In tutto saranno 230 milioni di euro da destinare agli enti del Terzo settore. Venti milioni andranno agli enti non commerciali che rientrano nelle attività socio-sanitarie e socio-assistenziali. I ristori verranno assegnati agli enti sulla base delle domande che verranno presentate, nei limiti delle risorse assegnate. Per gli enti che abbiano dichiarato entrate per oltre 100 mila euro, l’entità del ristoro verrà aumentata del 30%.

Quali enti non profit possono presentare domanda dei ristori?

Gli enti che possono presentare domanda sono:

  • le Onlus;
  • le organizzazioni di volontariato;
  • le associazioni di promozione sociale (Aps).

Ciascun ente deve risultare iscritta nei registri in data anteriore rispetto al 25 dicembre 2020.

Come presentare la domanda di ristori per gli enti non profit?

La domanda dei ristori potrà essere presentata dagli enti del Terzo settore dal 29 novembre a sabato 11 dicembre 2021. Per inoltrare l’istanza è necessario utilizzare la piattaforma dedicata sul portale Servizi lavoro “Ristori enti terzo settore“. Il ministero del Lavoro, a completamento delle domande, individuerà  sia gli enti che potranno beneficiare dei ristori che l’ammontare spettante a ciascuna associazione.

Contributi a fondo perduto perequativo: i requisiti

Con la circolare 227357 del 4 settembre 2021 l’Agenzia delle entrate ha individuato gli specifici campi delle dichiarazione dei redditi per poter determinare gli ammontari dei risultati di esercizio. I periodi delle dichiarazione dei redditi sono inerenti ai periodi di imposta al 31 dicembre 2019 e al 31 dicembre 2020. I dati sono necessari per il riconoscimento dei contributi a fondo perduto perequativo.

Contributi a fondo perequativo: i riferimenti del decreto Sostegni bis

Nella circolare dell’Agenzia delle entrate si fa riferimento ai contributi a fondo perduto a favore degli operatori economici colpiti dall’emergenza epidemiologica da Covid-19. In particolare, i contributi a fondo perduto sono quelli inerenti ai commi dal 16 al 27 dell’articolo 1 del decreto legge numero 73 del 25 maggio 2021 (decreto “Sostegni bis“).

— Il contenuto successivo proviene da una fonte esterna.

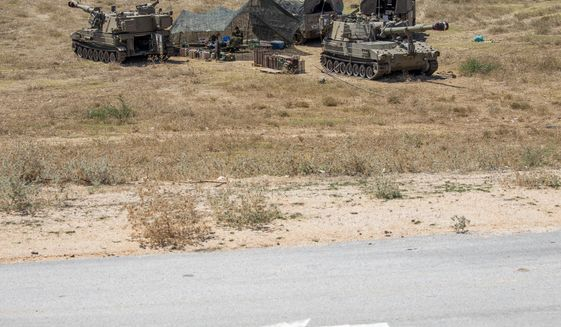 Israeli soldiers sit in a tent next to their mobile artillery units near the border with Lebanon, northern Israel, Wednesday, Aug. 26, 2020. The Israeli military said attack helicopters have struck observation posts of the militant Hezbollah group along the Lebanon border after shots were fired at Israeli troops. Israel has been bracing for a possible attack by Hezbollah since an Israeli airstrike killed a Hezbollah fighter in neighboring Syria last month. (AP Photo/Ariel Schalit)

Il decreto è stato poi convertito dalla legge numero 106 del 23 luglio 2021.

I requisiti richiesti dal Sostegni bis per richiedere i contributi a fondo perduto

Nel dettaglio, l’erogazione dei contributi a fondo perduto sono a favore degli esercenti attività di impresa, arte o professione o produttori di reddito agrario. Tra i requisiti è richiesto il possesso della partita Iva e la residenza o stabilità nel territorio dello Stato. In merito a quanto richiede il decreto sui periodi di imposta, è necessario che nel periodo precedente al periodo in vigore del decreto “Sostegni bis” (il 2020) l’impresa richiedente non abbia conseguito un ammontare di compensi o di ricavi superiore ai 10 milioni di euro.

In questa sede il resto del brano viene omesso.